-- START INPUT MATERIAL --

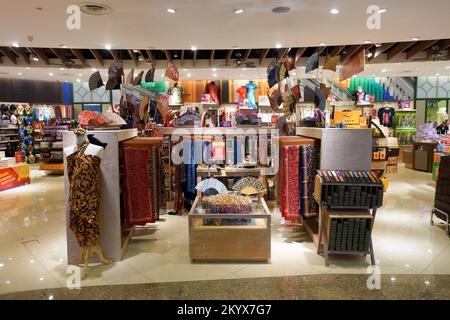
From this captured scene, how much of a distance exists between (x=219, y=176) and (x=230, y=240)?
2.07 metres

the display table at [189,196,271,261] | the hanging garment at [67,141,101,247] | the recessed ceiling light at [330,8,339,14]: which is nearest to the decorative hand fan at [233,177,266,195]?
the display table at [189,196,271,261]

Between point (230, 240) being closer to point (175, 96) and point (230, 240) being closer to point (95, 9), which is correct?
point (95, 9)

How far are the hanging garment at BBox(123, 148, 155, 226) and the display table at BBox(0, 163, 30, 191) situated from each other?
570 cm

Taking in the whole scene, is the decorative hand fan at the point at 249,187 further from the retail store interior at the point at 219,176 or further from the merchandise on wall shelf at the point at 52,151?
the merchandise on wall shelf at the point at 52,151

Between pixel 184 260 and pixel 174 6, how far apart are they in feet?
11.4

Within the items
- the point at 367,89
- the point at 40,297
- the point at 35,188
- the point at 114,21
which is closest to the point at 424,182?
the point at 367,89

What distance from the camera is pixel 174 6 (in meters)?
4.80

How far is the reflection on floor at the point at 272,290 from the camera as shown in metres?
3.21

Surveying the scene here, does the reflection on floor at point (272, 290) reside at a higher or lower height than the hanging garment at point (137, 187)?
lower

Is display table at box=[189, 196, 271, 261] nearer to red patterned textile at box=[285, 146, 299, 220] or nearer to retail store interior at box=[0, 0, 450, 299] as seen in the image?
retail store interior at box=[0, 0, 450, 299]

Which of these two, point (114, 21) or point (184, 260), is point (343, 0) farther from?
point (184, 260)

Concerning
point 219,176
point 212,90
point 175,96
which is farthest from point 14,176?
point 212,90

-- END INPUT MATERIAL --

• **THE REQUEST**: Write out every entry above word for word, leaving out the pictures.

• **RESULT OF THE TASK**:
From this captured scene, how much of a distance exists between (x=219, y=176) and (x=230, y=240)?
2.07 metres

the display table at [189,196,271,261] | the hanging garment at [67,141,101,247] | the recessed ceiling light at [330,8,339,14]: which is nearest to the decorative hand fan at [233,177,266,195]?
the display table at [189,196,271,261]

Between point (230, 240) being closer to point (175, 96) and point (230, 240) being closer to point (95, 9), which is correct?
point (95, 9)

How far are the hanging garment at BBox(123, 148, 155, 226) and the display table at BBox(0, 163, 30, 191) situated from each other?
570 cm

Taking in the whole scene, is the decorative hand fan at the point at 249,187 further from the retail store interior at the point at 219,176 or further from the merchandise on wall shelf at the point at 52,151?
the merchandise on wall shelf at the point at 52,151

Between pixel 184 260 and pixel 174 6, how far apart are they in feet?
11.4

Within the items
- the point at 367,89
- the point at 40,297
- the point at 35,188
- the point at 114,21
which is closest to the point at 424,182?
the point at 367,89

What distance from the camera is pixel 174 6 (in meters)?
4.80

How far is the reflection on floor at the point at 272,290 from the camera as shown in metres?
3.21

Surveying the scene here, does the reflection on floor at point (272, 290) reside at a higher or lower height than the hanging garment at point (137, 187)?
lower

Is display table at box=[189, 196, 271, 261] nearer to red patterned textile at box=[285, 146, 299, 220] or nearer to retail store interior at box=[0, 0, 450, 299] as seen in the image?
retail store interior at box=[0, 0, 450, 299]

Which of these two, point (114, 21) or point (184, 260), is point (343, 0) farther from?
point (184, 260)

Concerning
point 219,176
point 212,90
point 175,96
which is farthest from point 14,176?
point 212,90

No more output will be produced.